WRITTEN INSTRUCTION:
Put the items from the line containing "Is point 944,771" through the end of the data records, inclusive, into a Markdown table with the columns Number and Record line. Number the rows and leave out blank lines.

(Data records)
------------------------
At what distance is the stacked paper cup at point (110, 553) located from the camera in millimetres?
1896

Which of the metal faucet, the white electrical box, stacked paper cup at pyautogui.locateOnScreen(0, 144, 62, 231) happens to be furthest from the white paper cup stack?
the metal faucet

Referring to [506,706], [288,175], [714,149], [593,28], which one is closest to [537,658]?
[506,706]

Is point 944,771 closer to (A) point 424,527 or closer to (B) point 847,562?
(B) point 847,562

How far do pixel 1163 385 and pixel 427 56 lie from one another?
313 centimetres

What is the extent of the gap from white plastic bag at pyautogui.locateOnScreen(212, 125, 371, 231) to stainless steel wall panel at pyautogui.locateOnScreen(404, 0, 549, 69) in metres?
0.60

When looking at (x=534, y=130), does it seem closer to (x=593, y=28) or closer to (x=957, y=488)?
------------------------
TASK SOLUTION:
| Number | Record line |
|---|---|
| 1 | Is point 944,771 closer to (A) point 424,527 or closer to (B) point 847,562? |
| 2 | (B) point 847,562 |
| 3 | How far do pixel 1163 385 and pixel 427 56 lie from one another? |
| 4 | 313 centimetres |
| 5 | What is the extent of the gap from white plastic bag at pyautogui.locateOnScreen(212, 125, 371, 231) to stainless steel wall panel at pyautogui.locateOnScreen(404, 0, 549, 69) in metres? |
| 6 | 0.60 |
| 7 | When looking at (x=534, y=130), does it seem closer to (x=593, y=28) or closer to (x=957, y=488)? |